++++ DOCUMENT EXTRACT

Venom, Antivenom, Vaccine

Sorry for the long absence, Oh Vast Readership of mine.

That standoff between me and Ugly Dog lasted quite a long time. We finally took a break so we could have a snack. Still no word on when she’ll guest blog.

And then I was taken to the veterinarian—oh the trauma! They took my temperature and they cut my feet off (Legs1 says they only trimmed my nails, but I’m not buying it) and they gave me a rattlesnake vaccine. I screamed and screamed, which seemed to help, as they finally stopped torturing me.

It turns out that rattlesnakes are quite common where we live in Sandy Eggo. Their venom can disable or kill a small dog very quickly, and the antivenom is very expensive. (My cousin Marley was bit when she was a puppy. She required four vials of antivenom. Family lore differs on whether that cost $500 or $1,000 per vial. Even with that, it took her a long time to recover.)

++++++++
++++ RECORDS SHOWN

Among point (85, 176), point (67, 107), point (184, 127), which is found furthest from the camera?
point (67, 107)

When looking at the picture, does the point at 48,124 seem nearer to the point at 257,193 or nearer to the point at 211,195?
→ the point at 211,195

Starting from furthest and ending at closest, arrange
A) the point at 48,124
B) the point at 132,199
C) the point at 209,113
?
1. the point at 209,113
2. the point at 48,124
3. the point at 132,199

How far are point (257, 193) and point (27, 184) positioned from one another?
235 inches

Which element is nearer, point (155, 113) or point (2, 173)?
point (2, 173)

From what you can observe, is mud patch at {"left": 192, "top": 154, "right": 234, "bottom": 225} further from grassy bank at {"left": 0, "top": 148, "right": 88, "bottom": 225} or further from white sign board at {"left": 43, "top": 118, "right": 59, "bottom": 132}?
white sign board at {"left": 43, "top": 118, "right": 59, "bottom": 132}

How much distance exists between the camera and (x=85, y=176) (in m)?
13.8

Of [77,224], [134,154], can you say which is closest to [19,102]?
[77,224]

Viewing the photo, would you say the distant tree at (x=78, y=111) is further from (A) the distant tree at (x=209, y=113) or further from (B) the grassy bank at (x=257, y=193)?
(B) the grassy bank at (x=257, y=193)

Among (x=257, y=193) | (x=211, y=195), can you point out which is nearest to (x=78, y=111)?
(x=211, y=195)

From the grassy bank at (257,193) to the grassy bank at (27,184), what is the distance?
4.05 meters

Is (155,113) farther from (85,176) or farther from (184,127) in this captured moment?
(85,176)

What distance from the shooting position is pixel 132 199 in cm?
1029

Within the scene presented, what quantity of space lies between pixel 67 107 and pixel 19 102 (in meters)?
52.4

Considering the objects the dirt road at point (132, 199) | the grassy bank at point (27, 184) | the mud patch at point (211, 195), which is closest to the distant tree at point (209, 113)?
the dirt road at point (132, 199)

++++++++
++++ RECORDS SHOWN

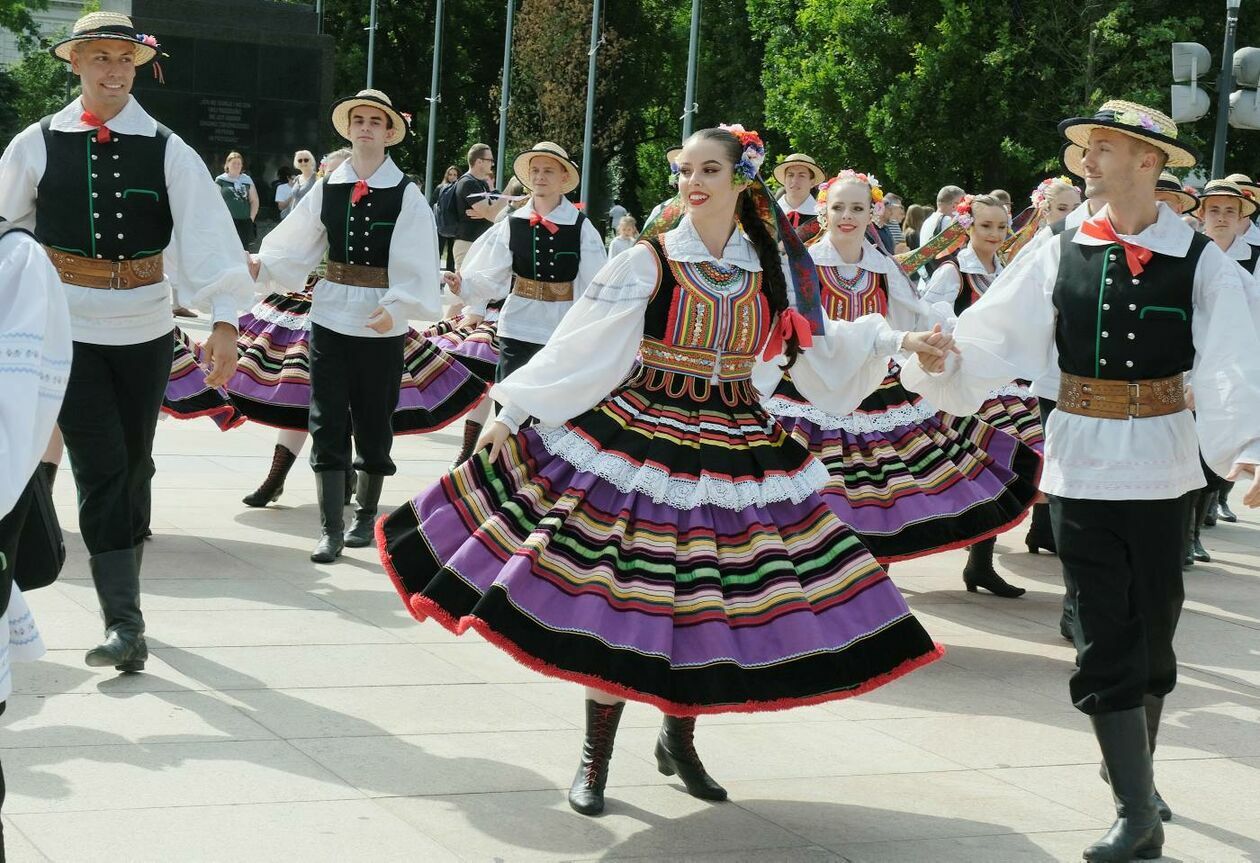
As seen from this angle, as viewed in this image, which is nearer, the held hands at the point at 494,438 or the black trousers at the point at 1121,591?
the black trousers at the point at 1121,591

++++++++

# TASK REQUIREMENTS
Reproduce word for word everything in the rattlesnake vaccine blog post from "And then I was" down to "time to recover.)".

# ANSWER TO THIS EXERCISE
And then I was taken to the veterinarian—oh the trauma! They took my temperature and they cut my feet off (Legs1 says they only trimmed my nails, but I’m not buying it) and they gave me a rattlesnake vaccine. I screamed and screamed, which seemed to help, as they finally stopped torturing me.

It turns out that rattlesnakes are quite common where we live in Sandy Eggo. Their venom can disable or kill a small dog very quickly, and the antivenom is very expensive. (My cousin Marley was bit when she was a puppy. She required four vials of antivenom. Family lore differs on whether that cost $500 or $1,000 per vial. Even with that, it took her a long time to recover.)